EDMOND —
This last week saw the 75th anniversary of the signing of the Social Security Act, perhaps the most significant legacy of the Franklin Roosevelt presidency.
Progressives used this anniversary to tout, as always, that the popular program has lifted millions of seniors out of poverty. Many might be surprised to learn, therefore, that over these last 75 years, this popular program has actually made Americans, as a whole, poorer.
It was on Aug. 14, 1935 that President Roosevelt signed the Social Security Act into law in order to protect Americans from “poverty-ridden old age.”
This week, 75 years later, President Barack Obama praised the program by stating that it continues to offer “a lasting promise that we can retire with dignity and peace of mind, that workers who become disabled can support themselves, and that families who suffer the loss of a loved one will not live in poverty.”
It is true that Social Security provides enormous benefits to elderly Americans, disabled workers and those who survived the loss of a working spouse or parent. Last year alone the OASI Trust Fund (the fund responsible for paying cash benefits to retirees and survivors) paid out more than $560 billion in benefits. When one adds Medicare and Disability Insurance, the Social Security system as a whole last year paid out benefits totaling nearly $1.2 trillion.
We cannot evaluate a program, though, just off of the benefits it provides — we must also consider the costs the program generates.
Remember, every penny the government spends comes from a tax on somebody, somewhere, at some time. Last year while the OASI Trust Fund distributed $560 billion in benefits, taxpayers paid more than $590 billion in payroll taxes into the trust fund.
In other words, Americans paid $30 billion more in payroll taxes than they received in retirement and survivor benefits. Of course, this isn’t the first year in which Social Security taxes exceeded benefits. In fact, over its 75 year history, the amount of surplus taxes, with interest (charged at a very low rate), comes to more than $2.3 trillion!

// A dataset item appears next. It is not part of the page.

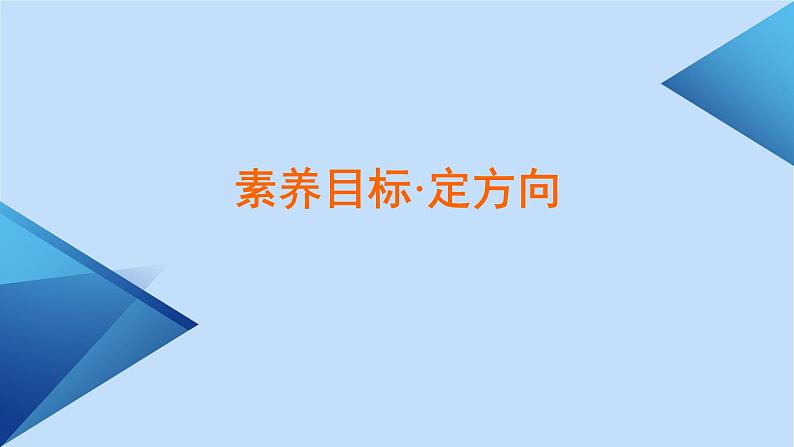 素养目标·定方向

Now, if you walk into a bank and give the teller $100 while she only credits you for $95, you are poorer. If you pay $100 for a pair of shoes that are only worth $80, you are poorer from buying the shoes. In fact, any time you pay more for something than you receive back in benefits, you are poorer as a result.
Likewise, the retirement/survivor portion of Social Security (formally known as OASI, for Old Age and Survivor Insurance) has, throughout its history, made the American public $2.3 trillion poorer because that is how much more we have paid for this program in excess of its benefits.

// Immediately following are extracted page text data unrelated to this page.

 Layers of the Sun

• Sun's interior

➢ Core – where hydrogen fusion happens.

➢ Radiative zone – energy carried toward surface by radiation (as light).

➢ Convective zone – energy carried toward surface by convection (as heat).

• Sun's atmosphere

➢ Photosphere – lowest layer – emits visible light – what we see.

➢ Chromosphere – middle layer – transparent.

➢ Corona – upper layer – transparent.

This does not necessarily mean that the program on net has harmed society. One could reasonably argue that the additional income security that the program provides retirees, spouses and children is worth the $2.3 trillion of lost wealth over the last 75 years. One cannot, however, truthfully argue that Social Security has both increased income security and wealth for Americans as a whole.
One of my favorite quotes about economics comes from author Henry Hazlitt, who said, “The art of economics consists in looking not merely at the immediate but at the longer effects of any act or policy; it consists in tracing the consequences of that policy not merely for one group but for all groups.”

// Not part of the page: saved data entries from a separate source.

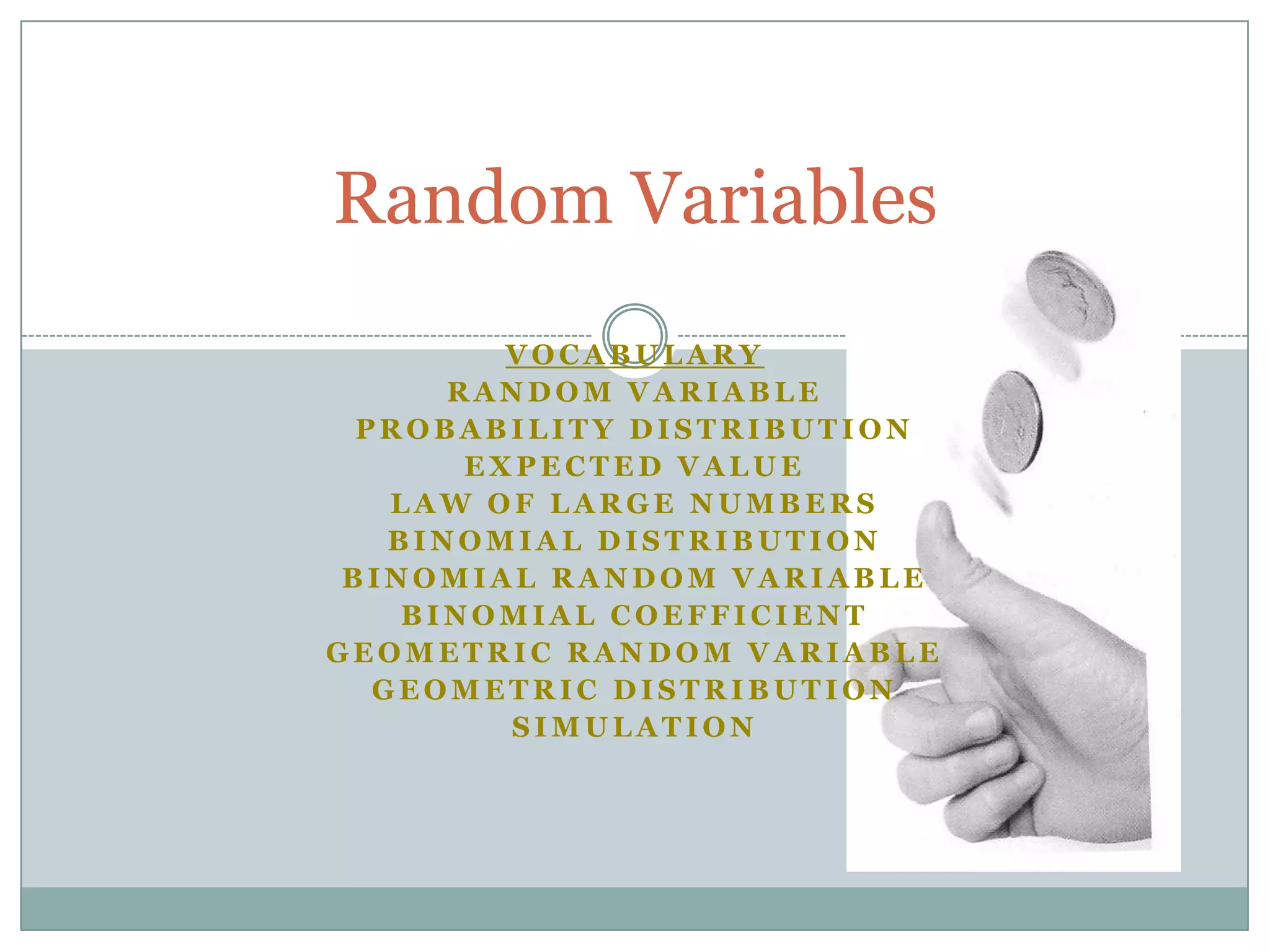 Random Variables

VOCABULARY
RANDOM VARIABLE
PROBABILITY DISTRIBUTION
EXPECTED VALUE
LAW OF LARGE NUMBERS
BINOMIAL DISTRIBUTION
BINOMIAL RANDOM VARIABLE
BINOMIAL COEFFICIENT
GEOMETRIC RANDOM VARIABLE
GEOMETRIC DISTRIBUTION
SIMULATION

Thus, to follow Hazlitt’s advice we should look not just at the benefits accruing to Social Security recipients, but also the costs accruing to everyone else. These costs raise serious questions as to whether this popular program should continue in its present form for another 75 years.
MICKEY HEPNER is an associate professor of economics at the University of Central Oklahoma. Hepner serves on the Executive Committee of the Board of Directors for The Oklahoma Academy.